Heart hammering, Georgie bent over the stone to check whether any damage had been done. She examined every inch meticulously, making sure no gouges or chisel marks marred the design. To her relief, it was intact.
She bent and picked up the chisel, frowning at the broken blade. It was no wonder it had broken. Adaira Campbell had provided Georgie’s tools and everything had copper blades rather than the usual steel or iron. Copper was weaker, more prone to breaking, and was another reason it had taken Georgie so long to complete the carvings. Why Adaira insisted on using copper tools, Georgie had no idea and she’d told Georgie to mind her own business when she’d asked.
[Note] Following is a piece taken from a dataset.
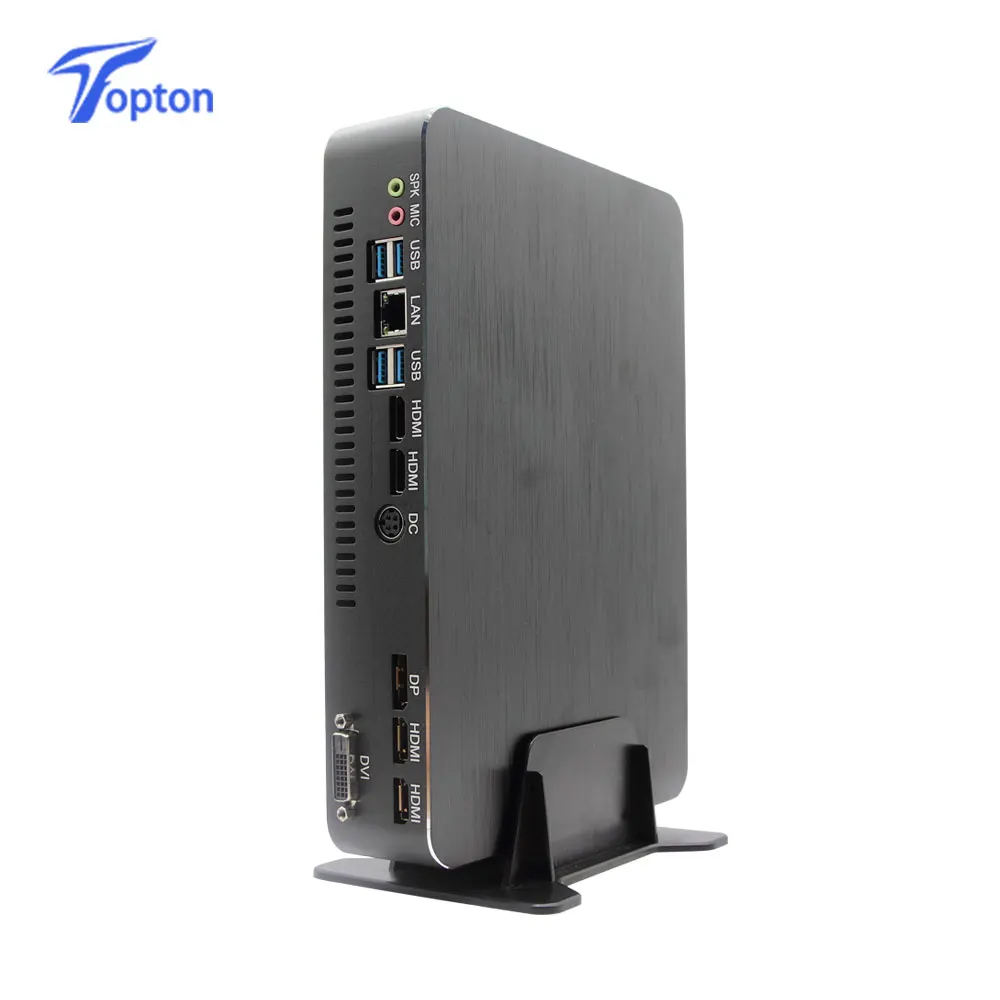 Игровой ПК Topton 2019 i5 9400F 6 ядер нитей Nvidia GTX 1050TI 4 Гб мини компьютер 2 * DDR4 2666 МГц HDMI 0 1 DP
Georgie groaned. She would have to replace the chisel. Again. Pulling off her apron and dropping it on to the workbench, she stepped outside into the warmth of the day and set off, navigating her way carefully around the trenches and half uncovered ruins towards the tool shed—where Adaira insisted everything was kept and carefully cataloged.
As she walked, she passed several small groups of people—archaeologists and ancient buildings experts who were busy cataloging and unearthing the ruins. They worked in near silence and not one of them spoke to Georgie. Even back at the hotel where they were all staying there was little socializing. She could count on one hand the number of conversations she’d had with any of them in the time she’d been here. It was most strange.
But the archaeologists weren’t the only people on site. They were far outnumbered by the countless security guards Adaira had guarding the place. To Georgie’s mind there were far more of the hard-eyed, taciturn men than required to keep a small site like this safe. They guarded the perimeter and stood around in groups, saying little, but watching everything that happened. One such group stared at Georgie suspiciously as she walked past towards the tool shed.